** start Extract to read **
I am keeping educational goal inflation as 10% for my kids.
What could be the inflation rate to be considered for Retirement (19 years away) and Marriage (25 Years away ) goals.
Hi,
The average inflation rate for the last 10-15 years can be considered as around 6-8%.
Unofficially, the rate can be much more than this and we are witnessing the price raise across all products / services.
Personally, I keep 15% for education goal, for other priority goals like Retirement minimum can be assumed as 8-9%
Below article has a chart of 'Historic Inflation data in India'..
https://www.relakhs.com/long-term-investment-horizon-importance-examples/
When you increase the inflation rate for calculating Required amount for investment towards goal, Its much more higher than my savings per month for the goals.
Can i invest whatever is possible amount or prioritize the goals.
Hi,
You may prioritize the goals and may allocate higher amount to high priority goals.
For ex : Retirement & kid's education goals can be your high priority goals, whereas you may allocate lower amount to say Kid's marriage expenses goal.
Invest as much as possible and as frequently as possible for high priority goals. Whenever you get any lump sum amounts (salary hikes, annual bonus, gifts etc) you may allocate such amounts to your high priority goals. Keep reviewing your goals' status at least once in a year.
** end Extract to read **
** start Information shown **
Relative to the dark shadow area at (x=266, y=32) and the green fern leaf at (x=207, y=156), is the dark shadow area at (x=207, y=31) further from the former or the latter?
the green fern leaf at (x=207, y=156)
** end Information shown **
» **Exercise details**:
Answer these questions about the discussion of inflation rates for financial goals:
1. What inflation rate does the original poster use for the children's education goal?
2. What minimum rate does the first reply suggest assuming for retirement?
3. How often does the final reply say the goals' status should be reviewed?
The material has no connection to the text.

» **Solution to the exercise**:
1. 10%
2. 8-9%
3. At least once a year